Work instructions: Please repeat exactly, and only, the lines from the one containing "Nature's Sewing Thread Stationery Cards" through the end of the records below, with no pictures.

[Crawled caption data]
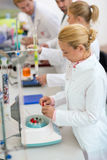 Young chemical technicians work with test tubes in lab Royalty Free Stock Photography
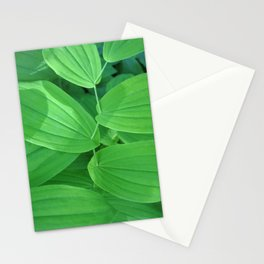 Nature's Sewing Thread Stationery Cards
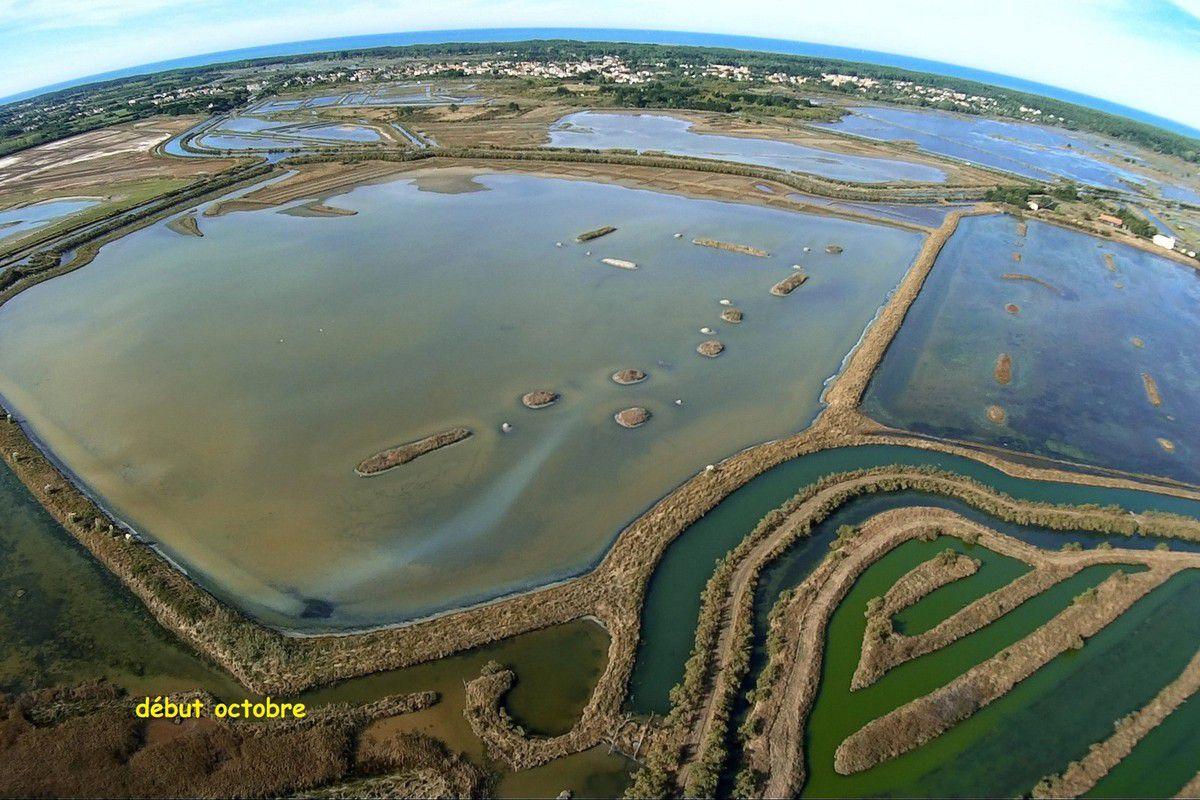 Couleurs du marais de l'ïle d'Olonne (photos aériennes)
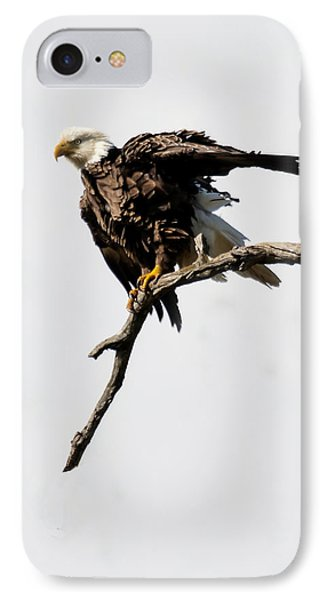 IPhone Case featuring the photograph Bald Eagle 8 by David Lester
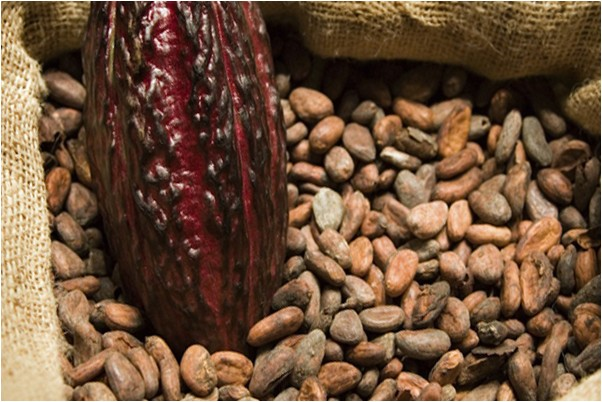 Какао какао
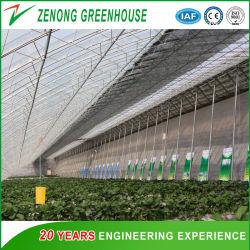Зеленый солнечной энергии для сева овощей Anti-Season/клубничный подборочные аппараты для продажи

Result of this task:
 Nature's Sewing Thread Stationery Cards
 Couleurs du marais de l'ïle d'Olonne (photos aériennes)
 IPhone Case featuring the photograph Bald Eagle 8 by David Lester
 Какао какао
Зеленый солнечной энергии для сева овощей Anti-Season/клубничный подборочные аппараты для продажи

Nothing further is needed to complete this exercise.